**Task details**
The data is to be retyped in full, exactly.

**The input**
------------------------

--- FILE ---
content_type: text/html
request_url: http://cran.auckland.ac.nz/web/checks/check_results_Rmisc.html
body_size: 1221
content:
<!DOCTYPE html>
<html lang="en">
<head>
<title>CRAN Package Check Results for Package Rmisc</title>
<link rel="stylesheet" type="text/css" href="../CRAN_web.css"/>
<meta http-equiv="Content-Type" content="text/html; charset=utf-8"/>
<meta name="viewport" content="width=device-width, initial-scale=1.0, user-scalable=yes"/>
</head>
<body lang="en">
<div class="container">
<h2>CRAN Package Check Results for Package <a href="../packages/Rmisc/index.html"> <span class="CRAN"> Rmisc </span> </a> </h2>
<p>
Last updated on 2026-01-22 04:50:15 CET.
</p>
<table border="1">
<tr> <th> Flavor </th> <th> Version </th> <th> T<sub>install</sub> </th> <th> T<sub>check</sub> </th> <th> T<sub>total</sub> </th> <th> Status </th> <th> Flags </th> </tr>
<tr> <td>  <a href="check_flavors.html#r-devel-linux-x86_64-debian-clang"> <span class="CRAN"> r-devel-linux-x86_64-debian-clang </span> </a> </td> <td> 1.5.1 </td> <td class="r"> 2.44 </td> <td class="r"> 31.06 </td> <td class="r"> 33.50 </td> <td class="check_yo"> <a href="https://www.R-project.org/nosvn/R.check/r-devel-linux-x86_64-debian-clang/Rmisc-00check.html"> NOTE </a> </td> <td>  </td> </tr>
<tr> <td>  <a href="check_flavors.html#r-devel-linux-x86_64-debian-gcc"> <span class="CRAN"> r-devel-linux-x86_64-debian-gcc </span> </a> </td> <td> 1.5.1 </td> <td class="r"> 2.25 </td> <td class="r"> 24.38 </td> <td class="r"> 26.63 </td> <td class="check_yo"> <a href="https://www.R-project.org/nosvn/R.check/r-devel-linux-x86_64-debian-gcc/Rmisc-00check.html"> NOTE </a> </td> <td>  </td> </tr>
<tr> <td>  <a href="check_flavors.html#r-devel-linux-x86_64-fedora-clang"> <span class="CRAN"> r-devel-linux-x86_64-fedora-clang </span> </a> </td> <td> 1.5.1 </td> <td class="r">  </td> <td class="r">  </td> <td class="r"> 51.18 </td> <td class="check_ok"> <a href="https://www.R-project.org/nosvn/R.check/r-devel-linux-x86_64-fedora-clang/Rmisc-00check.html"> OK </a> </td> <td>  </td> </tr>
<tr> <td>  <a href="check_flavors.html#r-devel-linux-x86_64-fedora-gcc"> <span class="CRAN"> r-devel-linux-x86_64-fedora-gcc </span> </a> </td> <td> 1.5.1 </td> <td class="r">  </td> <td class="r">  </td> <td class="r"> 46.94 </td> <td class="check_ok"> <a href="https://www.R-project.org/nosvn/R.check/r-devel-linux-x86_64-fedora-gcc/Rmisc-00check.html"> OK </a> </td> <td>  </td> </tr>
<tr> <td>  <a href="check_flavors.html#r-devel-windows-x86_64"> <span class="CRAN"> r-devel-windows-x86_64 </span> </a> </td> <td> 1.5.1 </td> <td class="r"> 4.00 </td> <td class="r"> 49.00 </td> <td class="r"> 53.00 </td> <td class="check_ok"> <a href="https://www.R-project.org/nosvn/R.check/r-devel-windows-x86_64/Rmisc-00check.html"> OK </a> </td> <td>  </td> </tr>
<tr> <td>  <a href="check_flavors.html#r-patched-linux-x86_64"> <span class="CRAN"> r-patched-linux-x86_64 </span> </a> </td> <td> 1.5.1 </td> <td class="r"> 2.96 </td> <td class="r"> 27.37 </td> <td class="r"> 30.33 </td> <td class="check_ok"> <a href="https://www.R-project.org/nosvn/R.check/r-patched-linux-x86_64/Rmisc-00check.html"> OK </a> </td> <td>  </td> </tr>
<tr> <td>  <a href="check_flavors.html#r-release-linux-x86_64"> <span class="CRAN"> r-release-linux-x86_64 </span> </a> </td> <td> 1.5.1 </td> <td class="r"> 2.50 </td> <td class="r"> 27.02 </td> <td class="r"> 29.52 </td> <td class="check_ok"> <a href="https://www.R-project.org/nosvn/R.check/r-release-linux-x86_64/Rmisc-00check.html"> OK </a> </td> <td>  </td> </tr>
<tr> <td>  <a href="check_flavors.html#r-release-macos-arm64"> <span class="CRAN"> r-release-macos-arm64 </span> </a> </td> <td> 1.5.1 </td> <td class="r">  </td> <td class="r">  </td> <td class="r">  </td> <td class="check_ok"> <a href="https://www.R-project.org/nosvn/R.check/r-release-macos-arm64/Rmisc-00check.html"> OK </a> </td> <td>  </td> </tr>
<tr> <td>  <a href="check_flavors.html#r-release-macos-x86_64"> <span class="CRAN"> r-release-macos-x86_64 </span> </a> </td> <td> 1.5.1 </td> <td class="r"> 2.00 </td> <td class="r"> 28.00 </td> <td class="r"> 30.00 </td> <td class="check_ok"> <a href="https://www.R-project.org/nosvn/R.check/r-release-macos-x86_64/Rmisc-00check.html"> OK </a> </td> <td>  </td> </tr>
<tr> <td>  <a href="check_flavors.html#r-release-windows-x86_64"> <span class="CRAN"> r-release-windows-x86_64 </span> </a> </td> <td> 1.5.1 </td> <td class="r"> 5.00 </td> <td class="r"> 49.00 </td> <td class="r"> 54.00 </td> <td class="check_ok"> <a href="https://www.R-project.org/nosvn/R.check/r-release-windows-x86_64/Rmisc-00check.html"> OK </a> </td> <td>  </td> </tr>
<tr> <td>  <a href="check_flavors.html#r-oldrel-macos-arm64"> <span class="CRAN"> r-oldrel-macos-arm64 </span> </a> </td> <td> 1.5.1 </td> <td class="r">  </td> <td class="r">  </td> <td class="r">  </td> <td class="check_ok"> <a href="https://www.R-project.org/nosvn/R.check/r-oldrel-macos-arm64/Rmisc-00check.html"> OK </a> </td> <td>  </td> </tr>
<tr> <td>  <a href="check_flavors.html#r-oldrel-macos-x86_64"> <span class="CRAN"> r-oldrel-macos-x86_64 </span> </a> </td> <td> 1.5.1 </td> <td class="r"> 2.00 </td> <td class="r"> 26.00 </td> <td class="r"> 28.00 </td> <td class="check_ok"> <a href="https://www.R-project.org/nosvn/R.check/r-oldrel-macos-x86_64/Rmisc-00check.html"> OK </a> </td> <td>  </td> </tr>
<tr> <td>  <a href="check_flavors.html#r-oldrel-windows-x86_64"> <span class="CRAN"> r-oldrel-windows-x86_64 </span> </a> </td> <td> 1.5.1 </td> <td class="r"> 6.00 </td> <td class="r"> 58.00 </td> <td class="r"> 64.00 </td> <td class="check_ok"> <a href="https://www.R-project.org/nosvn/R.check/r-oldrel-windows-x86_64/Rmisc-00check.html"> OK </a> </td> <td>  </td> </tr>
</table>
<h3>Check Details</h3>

------------------------

**Written solution**
--- FILE ---
content_type: text/html
request_url: http://cran.auckland.ac.nz/web/checks/check_results_Rmisc.html
body_size: 1221
content:
<!DOCTYPE html>
<html lang="en">
<head>
<title>CRAN Package Check Results for Package Rmisc</title>
<link rel="stylesheet" type="text/css" href="../CRAN_web.css"/>
<meta http-equiv="Content-Type" content="text/html; charset=utf-8"/>
<meta name="viewport" content="width=device-width, initial-scale=1.0, user-scalable=yes"/>
</head>
<body lang="en">
<div class="container">
<h2>CRAN Package Check Results for Package <a href="../packages/Rmisc/index.html"> <span class="CRAN"> Rmisc </span> </a> </h2>
<p>
Last updated on 2026-01-22 04:50:15 CET.
</p>
<table border="1">
<tr> <th> Flavor </th> <th> Version </th> <th> T<sub>install</sub> </th> <th> T<sub>check</sub> </th> <th> T<sub>total</sub> </th> <th> Status </th> <th> Flags </th> </tr>
<tr> <td>  <a href="check_flavors.html#r-devel-linux-x86_64-debian-clang"> <span class="CRAN"> r-devel-linux-x86_64-debian-clang </span> </a> </td> <td> 1.5.1 </td> <td class="r"> 2.44 </td> <td class="r"> 31.06 </td> <td class="r"> 33.50 </td> <td class="check_yo"> <a href="https://www.R-project.org/nosvn/R.check/r-devel-linux-x86_64-debian-clang/Rmisc-00check.html"> NOTE </a> </td> <td>  </td> </tr>
<tr> <td>  <a href="check_flavors.html#r-devel-linux-x86_64-debian-gcc"> <span class="CRAN"> r-devel-linux-x86_64-debian-gcc </span> </a> </td> <td> 1.5.1 </td> <td class="r"> 2.25 </td> <td class="r"> 24.38 </td> <td class="r"> 26.63 </td> <td class="check_yo"> <a href="https://www.R-project.org/nosvn/R.check/r-devel-linux-x86_64-debian-gcc/Rmisc-00check.html"> NOTE </a> </td> <td>  </td> </tr>
<tr> <td>  <a href="check_flavors.html#r-devel-linux-x86_64-fedora-clang"> <span class="CRAN"> r-devel-linux-x86_64-fedora-clang </span> </a> </td> <td> 1.5.1 </td> <td class="r">  </td> <td class="r">  </td> <td class="r"> 51.18 </td> <td class="check_ok"> <a href="https://www.R-project.org/nosvn/R.check/r-devel-linux-x86_64-fedora-clang/Rmisc-00check.html"> OK </a> </td> <td>  </td> </tr>
<tr> <td>  <a href="check_flavors.html#r-devel-linux-x86_64-fedora-gcc"> <span class="CRAN"> r-devel-linux-x86_64-fedora-gcc </span> </a> </td> <td> 1.5.1 </td> <td class="r">  </td> <td class="r">  </td> <td class="r"> 46.94 </td> <td class="check_ok"> <a href="https://www.R-project.org/nosvn/R.check/r-devel-linux-x86_64-fedora-gcc/Rmisc-00check.html"> OK </a> </td> <td>  </td> </tr>
<tr> <td>  <a href="check_flavors.html#r-devel-windows-x86_64"> <span class="CRAN"> r-devel-windows-x86_64 </span> </a> </td> <td> 1.5.1 </td> <td class="r"> 4.00 </td> <td class="r"> 49.00 </td> <td class="r"> 53.00 </td> <td class="check_ok"> <a href="https://www.R-project.org/nosvn/R.check/r-devel-windows-x86_64/Rmisc-00check.html"> OK </a> </td> <td>  </td> </tr>
<tr> <td>  <a href="check_flavors.html#r-patched-linux-x86_64"> <span class="CRAN"> r-patched-linux-x86_64 </span> </a> </td> <td> 1.5.1 </td> <td class="r"> 2.96 </td> <td class="r"> 27.37 </td> <td class="r"> 30.33 </td> <td class="check_ok"> <a href="https://www.R-project.org/nosvn/R.check/r-patched-linux-x86_64/Rmisc-00check.html"> OK </a> </td> <td>  </td> </tr>
<tr> <td>  <a href="check_flavors.html#r-release-linux-x86_64"> <span class="CRAN"> r-release-linux-x86_64 </span> </a> </td> <td> 1.5.1 </td> <td class="r"> 2.50 </td> <td class="r"> 27.02 </td> <td class="r"> 29.52 </td> <td class="check_ok"> <a href="https://www.R-project.org/nosvn/R.check/r-release-linux-x86_64/Rmisc-00check.html"> OK </a> </td> <td>  </td> </tr>
<tr> <td>  <a href="check_flavors.html#r-release-macos-arm64"> <span class="CRAN"> r-release-macos-arm64 </span> </a> </td> <td> 1.5.1 </td> <td class="r">  </td> <td class="r">  </td> <td class="r">  </td> <td class="check_ok"> <a href="https://www.R-project.org/nosvn/R.check/r-release-macos-arm64/Rmisc-00check.html"> OK </a> </td> <td>  </td> </tr>
<tr> <td>  <a href="check_flavors.html#r-release-macos-x86_64"> <span class="CRAN"> r-release-macos-x86_64 </span> </a> </td> <td> 1.5.1 </td> <td class="r"> 2.00 </td> <td class="r"> 28.00 </td> <td class="r"> 30.00 </td> <td class="check_ok"> <a href="https://www.R-project.org/nosvn/R.check/r-release-macos-x86_64/Rmisc-00check.html"> OK </a> </td> <td>  </td> </tr>
<tr> <td>  <a href="check_flavors.html#r-release-windows-x86_64"> <span class="CRAN"> r-release-windows-x86_64 </span> </a> </td> <td> 1.5.1 </td> <td class="r"> 5.00 </td> <td class="r"> 49.00 </td> <td class="r"> 54.00 </td> <td class="check_ok"> <a href="https://www.R-project.org/nosvn/R.check/r-release-windows-x86_64/Rmisc-00check.html"> OK </a> </td> <td>  </td> </tr>
<tr> <td>  <a href="check_flavors.html#r-oldrel-macos-arm64"> <span class="CRAN"> r-oldrel-macos-arm64 </span> </a> </td> <td> 1.5.1 </td> <td class="r">  </td> <td class="r">  </td> <td class="r">  </td> <td class="check_ok"> <a href="https://www.R-project.org/nosvn/R.check/r-oldrel-macos-arm64/Rmisc-00check.html"> OK </a> </td> <td>  </td> </tr>
<tr> <td>  <a href="check_flavors.html#r-oldrel-macos-x86_64"> <span class="CRAN"> r-oldrel-macos-x86_64 </span> </a> </td> <td> 1.5.1 </td> <td class="r"> 2.00 </td> <td class="r"> 26.00 </td> <td class="r"> 28.00 </td> <td class="check_ok"> <a href="https://www.R-project.org/nosvn/R.check/r-oldrel-macos-x86_64/Rmisc-00check.html"> OK </a> </td> <td>  </td> </tr>
<tr> <td>  <a href="check_flavors.html#r-oldrel-windows-x86_64"> <span class="CRAN"> r-oldrel-windows-x86_64 </span> </a> </td> <td> 1.5.1 </td> <td class="r"> 6.00 </td> <td class="r"> 58.00 </td> <td class="r"> 64.00 </td> <td class="check_ok"> <a href="https://www.R-project.org/nosvn/R.check/r-oldrel-windows-x86_64/Rmisc-00check.html"> OK </a> </td> <td>  </td> </tr>
</table>
<h3>Check Details</h3>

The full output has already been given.